Thanks for the comments guys. I bought the ASHRAE manual because I felt the MERM was a bit light on those topics, and given I've never worked in this area, it might be good to have a second source to fill the gaps, I bought the 2005 one dirt cheap off ebay, so it didn't break the bank. I think I will buy Marks' just to serve as a last resort should something out the blue be in the exam. It seems a few people used it on a question or two. I saw one for $40 on Amazon from an edition ago, so I think it's cheap insurance. I don't think I'll open either of these texts unless I finish everything and have some minutes to spare at the end.

The only other items I think I will add to my library is the 2001 NCEES sample exam should I be able to find it, and perhaps a unit conversion book, plus the print outs RobertR mentioned.
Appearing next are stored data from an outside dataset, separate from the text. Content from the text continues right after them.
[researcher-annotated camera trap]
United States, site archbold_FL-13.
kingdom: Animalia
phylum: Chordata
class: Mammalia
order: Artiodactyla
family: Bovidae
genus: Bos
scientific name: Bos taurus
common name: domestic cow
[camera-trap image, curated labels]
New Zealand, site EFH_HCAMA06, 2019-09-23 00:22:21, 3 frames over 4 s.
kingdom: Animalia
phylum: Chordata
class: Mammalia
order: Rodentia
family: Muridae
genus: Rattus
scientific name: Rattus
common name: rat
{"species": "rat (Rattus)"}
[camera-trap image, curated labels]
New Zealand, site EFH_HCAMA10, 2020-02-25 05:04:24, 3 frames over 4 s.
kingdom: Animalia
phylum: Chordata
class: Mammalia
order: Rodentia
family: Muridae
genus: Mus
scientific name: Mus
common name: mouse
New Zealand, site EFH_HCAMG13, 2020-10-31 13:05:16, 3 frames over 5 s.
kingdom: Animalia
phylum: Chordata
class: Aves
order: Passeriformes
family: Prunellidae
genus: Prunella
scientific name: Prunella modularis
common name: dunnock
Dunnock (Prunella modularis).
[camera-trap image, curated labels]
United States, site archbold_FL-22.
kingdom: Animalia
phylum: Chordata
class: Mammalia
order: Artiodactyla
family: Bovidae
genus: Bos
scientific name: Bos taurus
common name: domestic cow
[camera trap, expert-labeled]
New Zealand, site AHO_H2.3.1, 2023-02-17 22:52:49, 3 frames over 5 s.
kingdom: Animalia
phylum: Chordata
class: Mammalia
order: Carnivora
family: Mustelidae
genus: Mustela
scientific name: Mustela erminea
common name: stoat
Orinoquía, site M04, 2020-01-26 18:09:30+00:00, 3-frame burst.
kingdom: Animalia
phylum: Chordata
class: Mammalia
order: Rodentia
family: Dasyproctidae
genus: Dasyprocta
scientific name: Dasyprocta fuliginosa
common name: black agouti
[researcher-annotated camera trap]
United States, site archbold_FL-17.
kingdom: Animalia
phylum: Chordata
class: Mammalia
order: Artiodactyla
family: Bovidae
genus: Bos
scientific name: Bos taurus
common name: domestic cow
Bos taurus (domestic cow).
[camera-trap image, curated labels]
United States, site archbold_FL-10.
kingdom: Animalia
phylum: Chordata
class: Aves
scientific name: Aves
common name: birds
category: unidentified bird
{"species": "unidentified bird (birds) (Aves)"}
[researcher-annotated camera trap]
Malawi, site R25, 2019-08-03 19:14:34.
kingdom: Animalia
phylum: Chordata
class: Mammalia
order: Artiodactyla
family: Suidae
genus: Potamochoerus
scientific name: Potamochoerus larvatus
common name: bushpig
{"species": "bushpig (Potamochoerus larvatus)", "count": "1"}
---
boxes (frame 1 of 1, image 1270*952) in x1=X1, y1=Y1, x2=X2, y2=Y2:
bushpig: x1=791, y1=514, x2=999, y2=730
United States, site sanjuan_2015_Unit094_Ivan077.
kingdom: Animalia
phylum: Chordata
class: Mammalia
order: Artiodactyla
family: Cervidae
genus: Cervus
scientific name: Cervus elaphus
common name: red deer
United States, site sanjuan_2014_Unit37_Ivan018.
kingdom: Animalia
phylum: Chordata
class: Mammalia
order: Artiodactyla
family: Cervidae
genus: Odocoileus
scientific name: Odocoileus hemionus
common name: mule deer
Appreciate the feedback &amp; ideas!

Trev


----------



## Clydeman (Jan 11, 2011)

You should be able to check out the 2001 NCEES Sample Test from a university library. That is what I did. Good luck trying to buy one (unless someone here is selling), as they go for quite a bit (at least from what I could tell searching online).

Definitely get the unit conversion book from Amazon. It is nicely laid out.

http://www.amazon.com/Engineering-Unit-Con...3193&amp;sr=8-1


----------



## navyasw02 (Jan 11, 2011)

Nathan Satter said:


> You should be able to check out the 2001 NCEES Sample Test from a university library. That is what I did. Good luck trying to buy one (unless someone here is selling), as they go for quite a bit (at least from what I could tell searching online).
> Definitely get the unit conversion book from Amazon. It is nicely laid out.
> 
> http://www.amazon.com/Engineering-Unit-Con...3193&amp;sr=8-1


I was thinking about getting that, but I didnt feel it was necessary. There weren't any units that were particularly tricky. The most common was going from HP to KW and vice versa and going from gallons/min to cfm, but that's clearly laid out in the MERM in several spots and I just tabbed and highlighted it.

Edit - all the unit conversions you really need are in the back appendix anyway. Also there's a handy conversion appendix in the chapter 17 appendices that will save you a ton of time converting gallons to cfm etc.


----------